Secretary Clinton isn't making headway with the Chinese over the South China Sea:
Clinton had arrived in China from Indonesia, where she urged Southeast Asian nations to present a unified front in dealing with Beijing in attempts to ease rising tensions in the South China Sea. China and a host of Southeast Asian countries, including the Philippines, Vietnam and Brunei, have overlapping claims to several small but potentially energy-rich areas of sea, reefs and islands.
The U.S. wants China and the other claimants to adopt a binding code of conduct for the region, along with a process to resolve maritime disputes without coercion, intimidation or the use of force.
Clinton wants the Chinese to drop their insistence on settling conflicting claims with individual nations and instead embrace a multilateral mechanism that will give the smaller members of the Association of South East Asian Nations greater clout in negotiations.

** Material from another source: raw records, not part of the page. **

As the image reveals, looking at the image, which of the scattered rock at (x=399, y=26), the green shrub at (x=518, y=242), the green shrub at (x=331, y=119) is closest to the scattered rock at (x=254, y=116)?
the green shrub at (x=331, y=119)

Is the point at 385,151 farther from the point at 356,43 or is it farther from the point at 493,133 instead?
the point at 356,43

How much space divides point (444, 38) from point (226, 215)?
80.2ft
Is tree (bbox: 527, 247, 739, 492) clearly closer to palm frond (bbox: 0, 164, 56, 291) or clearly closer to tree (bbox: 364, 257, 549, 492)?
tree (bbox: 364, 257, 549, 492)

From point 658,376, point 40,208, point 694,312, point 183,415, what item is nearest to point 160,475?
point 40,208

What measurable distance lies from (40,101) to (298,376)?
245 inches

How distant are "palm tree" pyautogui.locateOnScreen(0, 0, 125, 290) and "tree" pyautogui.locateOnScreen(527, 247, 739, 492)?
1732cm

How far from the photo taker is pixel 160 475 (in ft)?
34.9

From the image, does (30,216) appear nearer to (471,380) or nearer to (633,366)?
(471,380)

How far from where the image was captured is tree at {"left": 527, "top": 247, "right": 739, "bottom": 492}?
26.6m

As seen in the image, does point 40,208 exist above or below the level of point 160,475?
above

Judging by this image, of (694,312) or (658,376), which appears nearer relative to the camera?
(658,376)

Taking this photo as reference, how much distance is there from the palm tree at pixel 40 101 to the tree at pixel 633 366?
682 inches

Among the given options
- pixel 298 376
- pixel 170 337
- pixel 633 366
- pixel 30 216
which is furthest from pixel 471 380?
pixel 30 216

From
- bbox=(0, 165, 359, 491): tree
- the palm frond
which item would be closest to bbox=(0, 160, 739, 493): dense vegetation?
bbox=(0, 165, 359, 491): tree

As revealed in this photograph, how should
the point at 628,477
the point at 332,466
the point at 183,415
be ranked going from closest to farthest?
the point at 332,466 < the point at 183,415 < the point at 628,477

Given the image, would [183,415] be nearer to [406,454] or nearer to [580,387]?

She said she wanted all sides to make meaningful progress by a November summit of East Asian leaders that President Barack Obama plans to attend in Cambodia.
We aren't going to get the Chinese to agree to multilateral talks given the insistence in Peking that it is all their territory--end of story.
If the other states with claims in the South China Sea pledge with each other in a binding treaty to openly deal with China one-on-one but to not ratify their individual settlement treaties until all countries that need to make deals have concluded deals--and that the refusal of any one party to agree means that all agreements fail--then China loses the ability to pressure one state to unravel a united front.
Something needs to be done. In the past, when China had little military ability to make good on their claims, doing nothing was a reasonable strategy. But failure to get something on paper to settle claims means that one day the Chinese will use force--again--to settle the claims in their favor.